→ WHAT THE EXERCISE ASKS
Each line in the material below must be transcribed exactly; no picture belongs in the copy.
Start of EXERCISE DATA
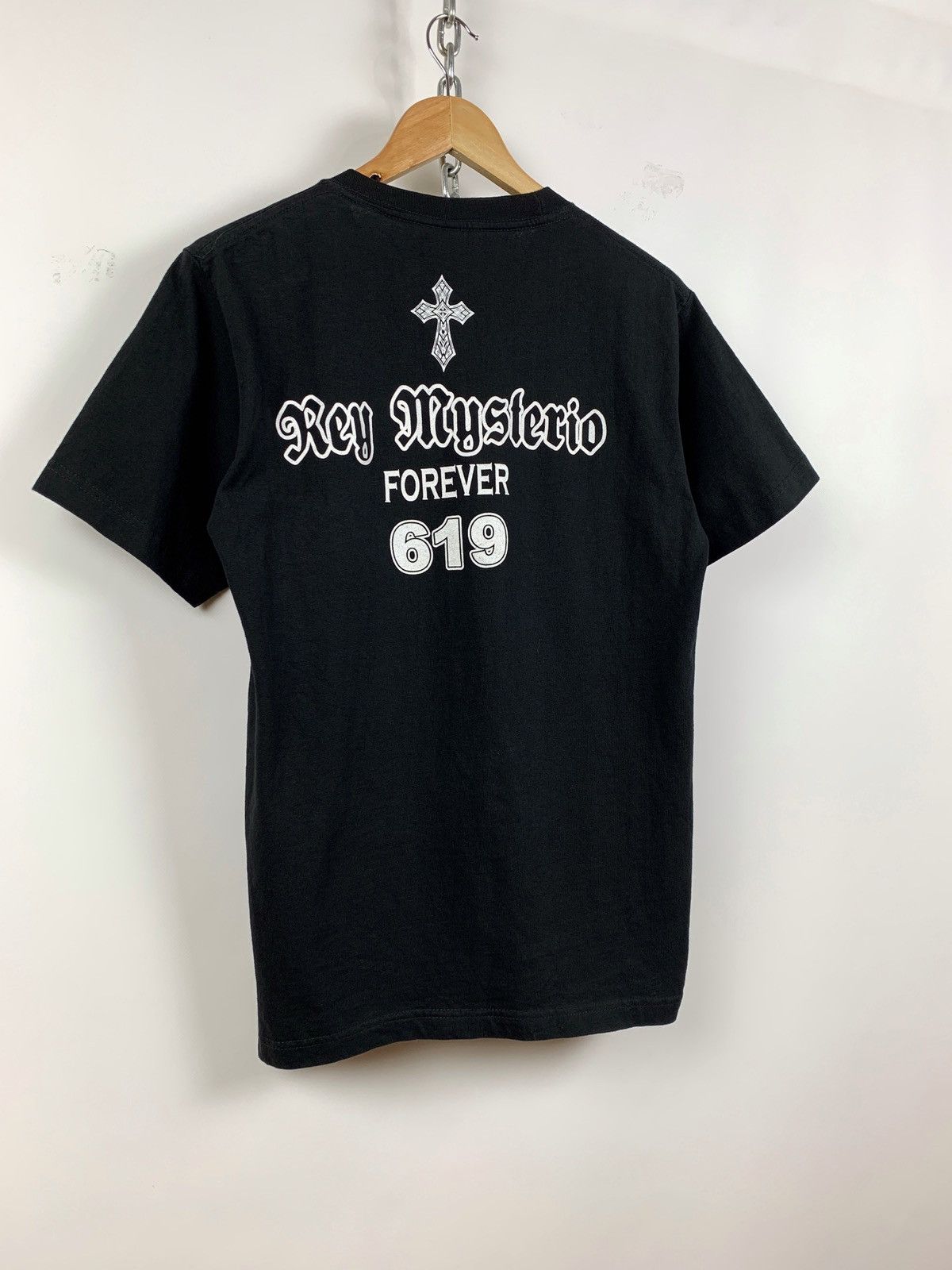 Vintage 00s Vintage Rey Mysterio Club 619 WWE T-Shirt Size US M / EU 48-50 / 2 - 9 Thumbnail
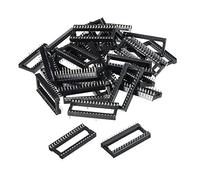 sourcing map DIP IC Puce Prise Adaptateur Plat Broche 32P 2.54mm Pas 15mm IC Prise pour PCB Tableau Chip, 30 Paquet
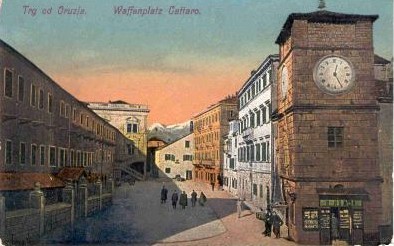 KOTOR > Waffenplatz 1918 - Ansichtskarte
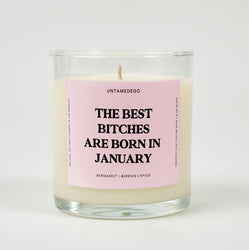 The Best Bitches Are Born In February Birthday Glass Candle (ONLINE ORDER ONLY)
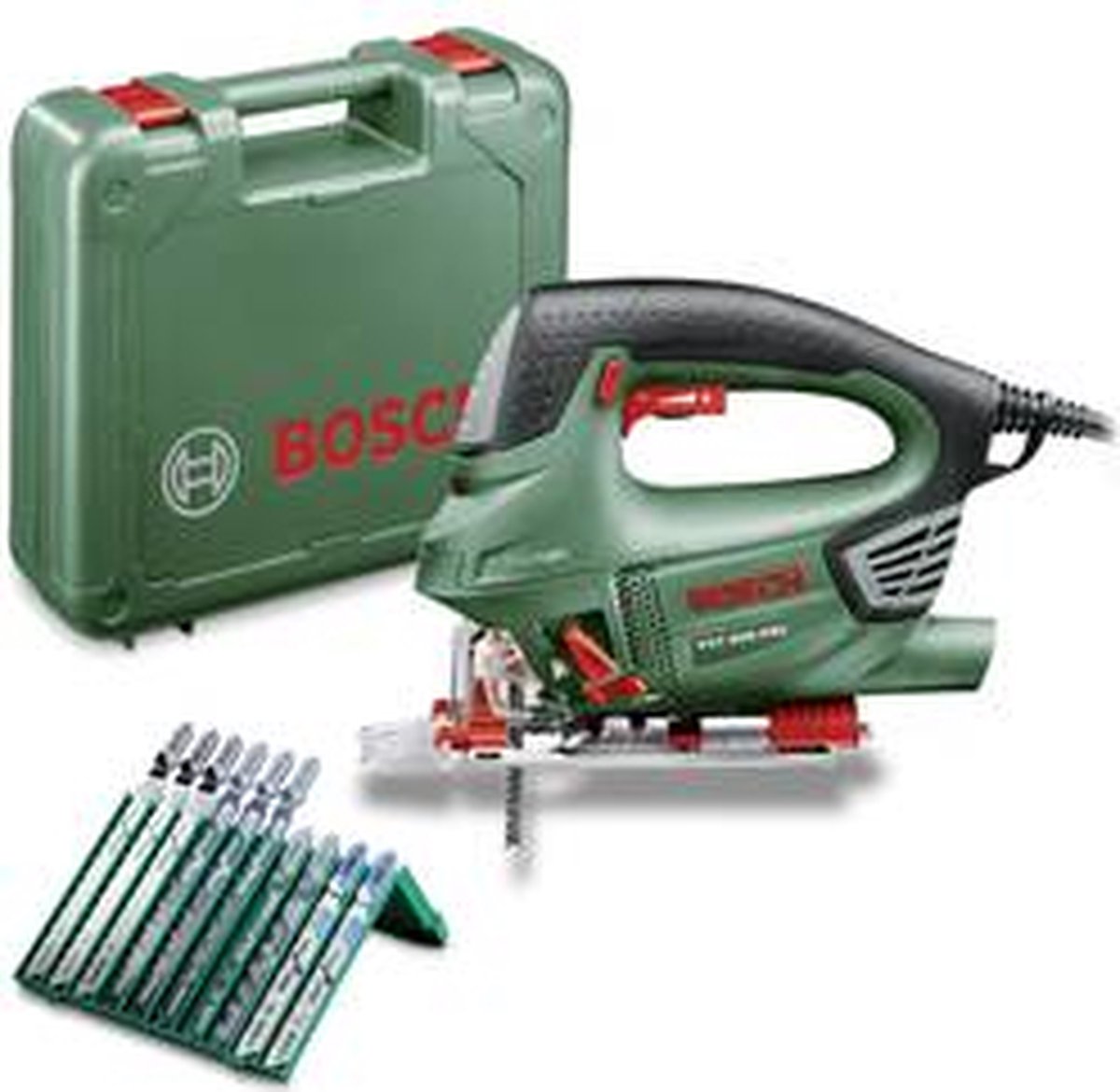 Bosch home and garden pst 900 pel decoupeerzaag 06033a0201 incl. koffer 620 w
End of EXERCISE DATA
→ ANSWER FOR THE TASK
 Vintage 00s Vintage Rey Mysterio Club 619 WWE T-Shirt Size US M / EU 48-50 / 2 - 9 Thumbnail
 sourcing map DIP IC Puce Prise Adaptateur Plat Broche 32P 2.54mm Pas 15mm IC Prise pour PCB Tableau Chip, 30 Paquet
 KOTOR > Waffenplatz 1918 - Ansichtskarte
 The Best Bitches Are Born In February Birthday Glass Candle (ONLINE ORDER ONLY)
 Bosch home and garden pst 900 pel decoupeerzaag 06033a0201 incl. koffer 620 w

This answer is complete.